Given text >>
I tried every DSR settings with many games and I ended up that DSR 4x using 0% smoothness is the best DSR setting I can use in terms of quality.
Using 0% smoothness I see no blurred texture/graphics and pratically no aliasing since 4K on a 24inch display is a huge resolution. Textures quality improves by a wow margin.

Everything under DSR 4x produces worse quality than native resolution or no visibile improvement.
Using DSR 2x for example produces an extremely choppy/aliased text.

Why this?
Can you explain me it please?

Someone talked about integer scaling, but 2x DSR is integer scaling too, am I wrong?
 
You have to remember that the scaling factor is referring to the final resolution, so 2880x1800 may be twice as many overall pixels as 1080, but that means that the scale factor per side (horizontal & vertical) is only 1.5 (1920 x 1.5 = 2880, 1200 x 1.5 = 1800).

So that's why.
 
Maybe it is the native resolution of 1920x1200. 4k and whatnot are based off of 1920x1080.
 
you got the exactly answer before, due to pixel scaling.. you should know that when you are using a non CRT monitor anything outside of the native resolution is going to be blurry and washed out right? the same happen with DSR until you reach the 4x factor, because you are exactly sampling 4x the same pixel in the same spot of the screen, each pixel is sampled 4 times with a perfect wide and height match.. anything below that number make the image being processed with unmatched screen length and wide area making it to be blurry. in a native resolution each pixel for game correspond for each pixel on the panel, making a 1:1 perfect ratio, so each screen pixel will receive it own game pixel vertical and horizontally.

This may help to understand.

dsr-step-1-640px.png


dsr-step-2-640px.png
 
To add to this: As you've noticed you generally get the best image quality using 4x and 0% smoothness. However, that smoothness setting is designed to offset scaling issues. Use smoothness 33% (adjust to your preference) for non-4x factors. Doing this give then APPEARANCE of super-sampling AA + post-processing AA. Also, keep in mind that DSR used to correspond to your monitor's resolution (IE, 1920x1200 = 3840x2400), but now acts as a base of 1920x1080 (so 3840x2160), so you're still not getting a perfect 4x for your display.
 
DSR resolution is based on Native monitor resolution, so he always going to receive perfect 4:1 scaling per pixel.. what's worth to mention and I forgot before, that the 4x Factor is related to pixel output as was hinted in the second post of this thread, 4x DSR factor it's quadrupling the native monitor resolution output so let's image it's 1920x1080 that mean 2.073.600 pixels. 4x DSR scale it up to 8.294.400 which its exactly four times the amount of pixels from 1920x1080 but the resolution in fact it's just double 1920*2 = 3840 1080*2= 2160.. with 2x DSR factor, total throughput should scale to 4.147.200 however when you see the end resolution is 2715*1527 which just mean 4.145.805 is not a perfect resolution scaling and is not a perfect 16:9 ratio so that mean missing pixels which's just make things blurry or the appearance of something wrong.

Things to do >>
1 – In the DSR discussion above, state whether each of the following statements agrees with the text, answering yes or no and quoting the words that decide it: (a) DSR 2x produces extremely choppy or aliased text; (b) a smoothness of 0% is recommended for non-4x factors; (c) the 2x DSR factor on a 1920x1080 display yields a perfect 16:9 ratio.
2 – Repeat word for word the passage of the DSR discussion above starting with "This may help" and going on through "for your display.".

Listed entries >>

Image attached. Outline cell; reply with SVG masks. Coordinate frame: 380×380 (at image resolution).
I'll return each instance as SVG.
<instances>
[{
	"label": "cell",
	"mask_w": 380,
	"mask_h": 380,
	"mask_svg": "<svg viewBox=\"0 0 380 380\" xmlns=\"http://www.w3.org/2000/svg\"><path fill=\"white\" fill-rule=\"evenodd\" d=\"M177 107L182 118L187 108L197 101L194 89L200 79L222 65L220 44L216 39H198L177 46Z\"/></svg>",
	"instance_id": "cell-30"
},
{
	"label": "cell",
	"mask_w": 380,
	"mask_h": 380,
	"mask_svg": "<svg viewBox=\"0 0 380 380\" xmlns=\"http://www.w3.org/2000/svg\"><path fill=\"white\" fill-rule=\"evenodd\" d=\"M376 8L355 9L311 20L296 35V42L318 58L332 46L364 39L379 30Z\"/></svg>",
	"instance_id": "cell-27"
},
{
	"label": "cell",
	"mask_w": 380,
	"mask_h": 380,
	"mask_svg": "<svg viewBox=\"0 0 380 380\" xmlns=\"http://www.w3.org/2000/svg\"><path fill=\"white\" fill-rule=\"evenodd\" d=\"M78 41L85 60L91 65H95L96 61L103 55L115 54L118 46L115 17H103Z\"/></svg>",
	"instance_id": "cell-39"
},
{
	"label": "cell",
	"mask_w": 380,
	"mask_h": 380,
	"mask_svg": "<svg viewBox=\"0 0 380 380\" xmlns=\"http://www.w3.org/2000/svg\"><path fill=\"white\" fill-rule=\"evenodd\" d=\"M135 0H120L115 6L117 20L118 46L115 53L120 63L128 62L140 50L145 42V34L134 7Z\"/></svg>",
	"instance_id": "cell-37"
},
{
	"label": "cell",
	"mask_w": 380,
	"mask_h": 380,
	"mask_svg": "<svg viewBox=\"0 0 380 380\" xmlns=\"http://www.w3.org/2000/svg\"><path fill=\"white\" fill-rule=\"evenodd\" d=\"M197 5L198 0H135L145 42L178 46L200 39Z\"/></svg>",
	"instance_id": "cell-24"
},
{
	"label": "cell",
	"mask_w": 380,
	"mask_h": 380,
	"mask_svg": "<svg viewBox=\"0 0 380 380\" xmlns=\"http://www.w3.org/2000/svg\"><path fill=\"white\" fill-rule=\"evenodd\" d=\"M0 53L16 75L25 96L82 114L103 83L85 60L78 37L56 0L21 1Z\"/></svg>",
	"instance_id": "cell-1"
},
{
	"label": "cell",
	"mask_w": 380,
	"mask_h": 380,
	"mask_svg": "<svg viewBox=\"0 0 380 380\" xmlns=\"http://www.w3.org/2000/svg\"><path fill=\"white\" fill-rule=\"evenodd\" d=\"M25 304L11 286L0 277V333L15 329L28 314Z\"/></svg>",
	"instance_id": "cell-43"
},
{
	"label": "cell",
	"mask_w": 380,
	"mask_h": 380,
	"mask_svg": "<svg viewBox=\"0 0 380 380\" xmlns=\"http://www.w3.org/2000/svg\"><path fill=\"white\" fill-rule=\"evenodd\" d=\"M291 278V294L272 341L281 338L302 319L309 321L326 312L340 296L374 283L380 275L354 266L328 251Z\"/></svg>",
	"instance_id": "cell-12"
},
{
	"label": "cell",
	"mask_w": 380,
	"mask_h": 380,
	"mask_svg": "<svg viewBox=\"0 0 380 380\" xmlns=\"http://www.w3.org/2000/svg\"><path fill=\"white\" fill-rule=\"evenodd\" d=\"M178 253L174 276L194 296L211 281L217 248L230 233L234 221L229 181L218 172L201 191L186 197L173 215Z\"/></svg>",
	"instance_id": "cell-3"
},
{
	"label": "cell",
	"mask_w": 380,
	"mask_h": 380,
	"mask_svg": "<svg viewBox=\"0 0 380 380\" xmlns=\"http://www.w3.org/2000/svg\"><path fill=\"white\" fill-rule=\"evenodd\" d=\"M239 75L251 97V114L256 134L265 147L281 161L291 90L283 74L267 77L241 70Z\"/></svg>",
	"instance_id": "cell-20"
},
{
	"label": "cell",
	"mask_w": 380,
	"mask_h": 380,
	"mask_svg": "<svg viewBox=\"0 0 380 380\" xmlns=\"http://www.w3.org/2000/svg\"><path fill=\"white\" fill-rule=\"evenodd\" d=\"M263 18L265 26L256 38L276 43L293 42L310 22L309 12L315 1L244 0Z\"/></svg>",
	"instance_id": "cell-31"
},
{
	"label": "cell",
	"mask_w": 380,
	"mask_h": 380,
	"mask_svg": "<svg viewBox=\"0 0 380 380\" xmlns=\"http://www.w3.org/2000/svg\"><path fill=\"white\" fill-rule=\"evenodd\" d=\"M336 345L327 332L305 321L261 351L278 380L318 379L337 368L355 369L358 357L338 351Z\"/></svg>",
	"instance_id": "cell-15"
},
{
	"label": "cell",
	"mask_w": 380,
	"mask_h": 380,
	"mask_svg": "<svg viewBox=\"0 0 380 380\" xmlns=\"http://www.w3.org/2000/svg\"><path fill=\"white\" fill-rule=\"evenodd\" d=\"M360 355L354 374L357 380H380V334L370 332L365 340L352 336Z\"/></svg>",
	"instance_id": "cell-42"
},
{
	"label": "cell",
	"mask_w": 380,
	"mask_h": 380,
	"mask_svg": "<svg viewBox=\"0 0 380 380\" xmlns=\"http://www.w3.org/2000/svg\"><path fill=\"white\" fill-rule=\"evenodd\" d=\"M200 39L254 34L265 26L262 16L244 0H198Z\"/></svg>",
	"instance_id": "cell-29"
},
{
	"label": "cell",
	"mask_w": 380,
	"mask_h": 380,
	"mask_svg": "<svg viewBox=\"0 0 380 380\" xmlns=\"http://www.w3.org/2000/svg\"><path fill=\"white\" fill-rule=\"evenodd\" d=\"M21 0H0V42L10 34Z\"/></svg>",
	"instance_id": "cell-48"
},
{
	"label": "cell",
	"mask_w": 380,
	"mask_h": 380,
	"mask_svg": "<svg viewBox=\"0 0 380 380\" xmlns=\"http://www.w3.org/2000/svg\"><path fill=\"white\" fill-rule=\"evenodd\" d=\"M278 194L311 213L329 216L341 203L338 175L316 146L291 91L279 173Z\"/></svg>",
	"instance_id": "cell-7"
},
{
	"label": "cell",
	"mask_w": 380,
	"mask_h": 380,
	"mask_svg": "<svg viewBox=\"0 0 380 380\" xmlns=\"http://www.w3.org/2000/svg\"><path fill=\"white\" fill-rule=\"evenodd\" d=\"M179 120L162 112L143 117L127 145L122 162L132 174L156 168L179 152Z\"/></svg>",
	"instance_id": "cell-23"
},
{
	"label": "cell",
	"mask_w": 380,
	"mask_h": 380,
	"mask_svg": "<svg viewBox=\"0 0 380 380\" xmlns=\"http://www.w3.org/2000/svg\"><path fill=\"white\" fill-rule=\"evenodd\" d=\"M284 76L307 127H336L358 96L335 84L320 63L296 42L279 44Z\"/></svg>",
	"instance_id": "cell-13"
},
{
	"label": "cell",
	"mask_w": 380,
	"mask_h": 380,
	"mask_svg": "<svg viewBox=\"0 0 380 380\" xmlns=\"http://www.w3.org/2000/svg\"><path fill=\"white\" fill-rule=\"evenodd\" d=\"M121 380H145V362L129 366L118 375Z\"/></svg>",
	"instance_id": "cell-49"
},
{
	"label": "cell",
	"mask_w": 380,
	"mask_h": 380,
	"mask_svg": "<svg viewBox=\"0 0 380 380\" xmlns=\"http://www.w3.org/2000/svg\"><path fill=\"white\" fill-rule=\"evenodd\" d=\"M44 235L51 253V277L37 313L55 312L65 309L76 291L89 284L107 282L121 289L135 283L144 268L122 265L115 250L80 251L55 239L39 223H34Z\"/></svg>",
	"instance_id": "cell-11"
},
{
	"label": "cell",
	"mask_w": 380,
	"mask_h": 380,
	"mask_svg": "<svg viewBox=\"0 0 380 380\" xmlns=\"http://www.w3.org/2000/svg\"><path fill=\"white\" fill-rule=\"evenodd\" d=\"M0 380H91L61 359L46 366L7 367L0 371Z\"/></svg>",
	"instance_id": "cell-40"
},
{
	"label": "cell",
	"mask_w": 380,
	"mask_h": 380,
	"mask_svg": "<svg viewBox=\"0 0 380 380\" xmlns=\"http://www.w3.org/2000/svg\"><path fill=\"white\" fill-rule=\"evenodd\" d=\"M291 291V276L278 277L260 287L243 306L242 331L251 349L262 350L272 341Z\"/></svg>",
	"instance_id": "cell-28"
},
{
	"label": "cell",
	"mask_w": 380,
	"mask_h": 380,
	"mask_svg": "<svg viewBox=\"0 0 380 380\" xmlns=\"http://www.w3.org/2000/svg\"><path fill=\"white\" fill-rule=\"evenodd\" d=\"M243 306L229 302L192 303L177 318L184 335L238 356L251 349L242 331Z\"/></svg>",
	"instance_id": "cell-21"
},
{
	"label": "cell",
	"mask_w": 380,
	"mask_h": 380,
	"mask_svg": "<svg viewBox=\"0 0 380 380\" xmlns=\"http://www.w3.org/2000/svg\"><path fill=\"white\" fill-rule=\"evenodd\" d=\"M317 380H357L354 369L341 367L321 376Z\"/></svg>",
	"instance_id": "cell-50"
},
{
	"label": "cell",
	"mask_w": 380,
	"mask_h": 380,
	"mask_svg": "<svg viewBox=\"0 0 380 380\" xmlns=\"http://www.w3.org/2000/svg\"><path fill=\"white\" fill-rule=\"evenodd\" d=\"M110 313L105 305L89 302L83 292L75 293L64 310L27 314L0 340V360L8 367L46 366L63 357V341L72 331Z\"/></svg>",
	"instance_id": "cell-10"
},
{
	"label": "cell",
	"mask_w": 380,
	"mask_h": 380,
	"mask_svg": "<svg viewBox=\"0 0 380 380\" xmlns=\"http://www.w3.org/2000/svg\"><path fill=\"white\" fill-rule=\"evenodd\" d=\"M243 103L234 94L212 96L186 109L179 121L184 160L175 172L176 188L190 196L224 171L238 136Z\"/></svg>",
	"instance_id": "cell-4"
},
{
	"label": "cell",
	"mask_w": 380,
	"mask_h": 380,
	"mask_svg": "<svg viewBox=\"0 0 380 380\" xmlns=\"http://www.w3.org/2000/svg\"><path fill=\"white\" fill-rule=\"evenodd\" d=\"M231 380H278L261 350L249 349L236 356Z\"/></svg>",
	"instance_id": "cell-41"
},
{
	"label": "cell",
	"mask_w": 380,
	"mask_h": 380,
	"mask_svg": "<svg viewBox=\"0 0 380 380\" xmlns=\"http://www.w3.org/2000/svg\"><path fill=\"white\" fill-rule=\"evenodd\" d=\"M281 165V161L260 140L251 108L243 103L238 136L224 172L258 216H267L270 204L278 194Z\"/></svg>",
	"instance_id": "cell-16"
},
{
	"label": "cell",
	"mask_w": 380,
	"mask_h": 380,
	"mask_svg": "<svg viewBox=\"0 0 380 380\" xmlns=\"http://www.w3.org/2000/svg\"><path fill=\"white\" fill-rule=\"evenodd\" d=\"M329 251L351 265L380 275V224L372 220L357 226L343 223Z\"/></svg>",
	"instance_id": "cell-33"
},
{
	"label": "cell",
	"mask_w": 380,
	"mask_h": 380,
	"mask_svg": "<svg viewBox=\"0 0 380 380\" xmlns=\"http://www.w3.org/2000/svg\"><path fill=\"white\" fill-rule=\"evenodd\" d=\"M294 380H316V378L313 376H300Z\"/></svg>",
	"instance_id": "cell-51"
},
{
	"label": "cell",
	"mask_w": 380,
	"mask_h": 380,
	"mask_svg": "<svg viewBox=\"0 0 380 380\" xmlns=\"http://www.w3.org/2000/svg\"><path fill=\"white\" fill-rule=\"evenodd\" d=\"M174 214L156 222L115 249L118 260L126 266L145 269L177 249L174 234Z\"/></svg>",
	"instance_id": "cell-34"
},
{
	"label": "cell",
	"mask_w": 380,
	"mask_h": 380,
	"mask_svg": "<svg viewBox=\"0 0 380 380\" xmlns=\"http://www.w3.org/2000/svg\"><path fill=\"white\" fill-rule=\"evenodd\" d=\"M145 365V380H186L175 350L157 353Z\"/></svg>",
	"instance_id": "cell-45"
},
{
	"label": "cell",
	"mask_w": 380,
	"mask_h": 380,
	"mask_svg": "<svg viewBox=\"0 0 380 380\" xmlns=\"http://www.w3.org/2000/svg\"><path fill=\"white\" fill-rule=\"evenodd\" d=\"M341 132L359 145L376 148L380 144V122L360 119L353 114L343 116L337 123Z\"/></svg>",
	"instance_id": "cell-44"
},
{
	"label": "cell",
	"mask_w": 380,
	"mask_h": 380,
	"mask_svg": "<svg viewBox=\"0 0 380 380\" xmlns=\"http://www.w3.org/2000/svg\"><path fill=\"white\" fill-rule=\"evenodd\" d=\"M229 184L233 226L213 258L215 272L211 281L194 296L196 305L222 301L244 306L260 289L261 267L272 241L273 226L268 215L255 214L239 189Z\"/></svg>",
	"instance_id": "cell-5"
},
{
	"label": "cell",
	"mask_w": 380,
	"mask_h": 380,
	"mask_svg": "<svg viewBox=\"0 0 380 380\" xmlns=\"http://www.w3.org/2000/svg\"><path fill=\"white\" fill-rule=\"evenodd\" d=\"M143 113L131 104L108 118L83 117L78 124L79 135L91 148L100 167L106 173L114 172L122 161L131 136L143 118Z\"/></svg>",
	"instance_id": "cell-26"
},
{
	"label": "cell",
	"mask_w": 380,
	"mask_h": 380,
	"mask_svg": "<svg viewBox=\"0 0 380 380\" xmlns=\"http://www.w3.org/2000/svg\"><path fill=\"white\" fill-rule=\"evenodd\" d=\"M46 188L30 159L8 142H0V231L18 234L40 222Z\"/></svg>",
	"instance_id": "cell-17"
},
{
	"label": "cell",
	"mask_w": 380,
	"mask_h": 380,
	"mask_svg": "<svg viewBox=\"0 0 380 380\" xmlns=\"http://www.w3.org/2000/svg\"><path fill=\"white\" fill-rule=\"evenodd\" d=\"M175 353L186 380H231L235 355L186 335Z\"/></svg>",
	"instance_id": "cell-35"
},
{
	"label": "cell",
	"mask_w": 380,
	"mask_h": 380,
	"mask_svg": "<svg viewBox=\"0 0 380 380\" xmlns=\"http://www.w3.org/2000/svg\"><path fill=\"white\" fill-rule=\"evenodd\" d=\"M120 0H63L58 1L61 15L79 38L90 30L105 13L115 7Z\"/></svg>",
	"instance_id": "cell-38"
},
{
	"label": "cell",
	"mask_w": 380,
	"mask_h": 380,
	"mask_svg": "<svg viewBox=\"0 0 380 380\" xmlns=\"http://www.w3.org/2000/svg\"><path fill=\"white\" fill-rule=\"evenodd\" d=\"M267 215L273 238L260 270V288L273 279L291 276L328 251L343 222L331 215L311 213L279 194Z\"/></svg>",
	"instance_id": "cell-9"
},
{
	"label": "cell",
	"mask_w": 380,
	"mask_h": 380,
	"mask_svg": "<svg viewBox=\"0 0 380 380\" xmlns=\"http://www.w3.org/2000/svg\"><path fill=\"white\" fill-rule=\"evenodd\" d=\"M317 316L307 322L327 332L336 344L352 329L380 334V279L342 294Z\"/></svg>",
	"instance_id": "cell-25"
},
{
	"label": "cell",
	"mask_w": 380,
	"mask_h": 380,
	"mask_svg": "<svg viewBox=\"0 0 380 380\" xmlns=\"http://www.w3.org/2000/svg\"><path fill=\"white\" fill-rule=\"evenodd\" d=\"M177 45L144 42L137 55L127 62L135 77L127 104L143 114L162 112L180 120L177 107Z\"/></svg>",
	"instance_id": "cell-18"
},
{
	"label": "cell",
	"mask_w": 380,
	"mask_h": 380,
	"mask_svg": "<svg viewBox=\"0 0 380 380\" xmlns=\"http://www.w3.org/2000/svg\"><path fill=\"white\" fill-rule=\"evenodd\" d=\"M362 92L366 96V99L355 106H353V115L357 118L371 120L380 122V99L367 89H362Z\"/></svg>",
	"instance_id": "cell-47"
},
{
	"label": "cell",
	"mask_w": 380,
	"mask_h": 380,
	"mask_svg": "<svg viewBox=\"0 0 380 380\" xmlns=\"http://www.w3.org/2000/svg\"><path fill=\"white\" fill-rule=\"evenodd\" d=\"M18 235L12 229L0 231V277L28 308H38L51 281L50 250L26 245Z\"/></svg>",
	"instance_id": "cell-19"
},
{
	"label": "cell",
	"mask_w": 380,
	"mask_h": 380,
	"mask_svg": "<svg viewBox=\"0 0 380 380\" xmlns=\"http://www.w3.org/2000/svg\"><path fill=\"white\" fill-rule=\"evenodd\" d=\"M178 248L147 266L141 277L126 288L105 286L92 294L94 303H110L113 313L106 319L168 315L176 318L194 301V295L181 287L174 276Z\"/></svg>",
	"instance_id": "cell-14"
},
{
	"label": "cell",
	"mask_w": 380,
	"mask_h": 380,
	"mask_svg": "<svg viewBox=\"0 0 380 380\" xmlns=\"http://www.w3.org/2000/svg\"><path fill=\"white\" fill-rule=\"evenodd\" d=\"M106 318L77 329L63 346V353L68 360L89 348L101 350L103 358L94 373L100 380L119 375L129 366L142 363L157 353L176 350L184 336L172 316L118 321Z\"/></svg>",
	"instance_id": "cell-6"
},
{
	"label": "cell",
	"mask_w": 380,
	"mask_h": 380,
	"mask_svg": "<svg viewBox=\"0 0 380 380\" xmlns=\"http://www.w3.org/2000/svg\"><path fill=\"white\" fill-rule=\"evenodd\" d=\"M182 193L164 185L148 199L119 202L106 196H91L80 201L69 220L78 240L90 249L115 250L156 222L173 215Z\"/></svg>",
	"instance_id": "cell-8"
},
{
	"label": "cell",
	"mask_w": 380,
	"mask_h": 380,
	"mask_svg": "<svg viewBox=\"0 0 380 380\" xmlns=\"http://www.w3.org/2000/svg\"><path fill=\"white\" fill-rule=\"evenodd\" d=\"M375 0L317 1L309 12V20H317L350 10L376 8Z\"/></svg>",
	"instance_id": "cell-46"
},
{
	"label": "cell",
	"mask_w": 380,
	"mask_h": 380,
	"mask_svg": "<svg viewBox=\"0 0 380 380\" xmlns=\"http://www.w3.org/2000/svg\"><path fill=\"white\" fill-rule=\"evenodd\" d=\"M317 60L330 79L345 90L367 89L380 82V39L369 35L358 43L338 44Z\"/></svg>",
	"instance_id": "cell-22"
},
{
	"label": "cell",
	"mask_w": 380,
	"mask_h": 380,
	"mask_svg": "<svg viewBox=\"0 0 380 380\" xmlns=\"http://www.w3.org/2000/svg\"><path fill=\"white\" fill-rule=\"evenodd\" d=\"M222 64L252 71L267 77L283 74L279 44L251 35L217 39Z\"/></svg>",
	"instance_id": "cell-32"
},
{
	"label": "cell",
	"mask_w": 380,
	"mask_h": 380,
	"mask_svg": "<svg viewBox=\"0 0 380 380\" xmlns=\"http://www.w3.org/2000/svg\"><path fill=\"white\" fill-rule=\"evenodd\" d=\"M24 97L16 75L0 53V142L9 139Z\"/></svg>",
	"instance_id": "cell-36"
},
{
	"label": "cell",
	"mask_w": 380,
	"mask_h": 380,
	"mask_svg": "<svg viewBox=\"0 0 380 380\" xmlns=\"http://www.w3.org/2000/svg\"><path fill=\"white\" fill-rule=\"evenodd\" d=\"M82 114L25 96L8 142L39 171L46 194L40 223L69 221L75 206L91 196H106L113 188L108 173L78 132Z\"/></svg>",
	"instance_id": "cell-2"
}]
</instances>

Completed exercise >>
1 –
(a) Yes: "Using DSR 2x for example produces an extremely choppy/aliased text."
(b) No: "Use smoothness 33% (adjust to your preference) for non-4x factors."
(c) No: "is not a perfect resolution scaling and is not a perfect 16:9 ratio"

2 –
This may help to understand.

dsr-step-1-640px.png


dsr-step-2-640px.png
 
To add to this: As you've noticed you generally get the best image quality using 4x and 0% smoothness. However, that smoothness setting is designed to offset scaling issues. Use smoothness 33% (adjust to your preference) for non-4x factors. Doing this give then APPEARANCE of super-sampling AA + post-processing AA. Also, keep in mind that DSR used to correspond to your monitor's resolution (IE, 1920x1200 = 3840x2400), but now acts as a base of 1920x1080 (so 3840x2160), so you're still not getting a perfect 4x for your display.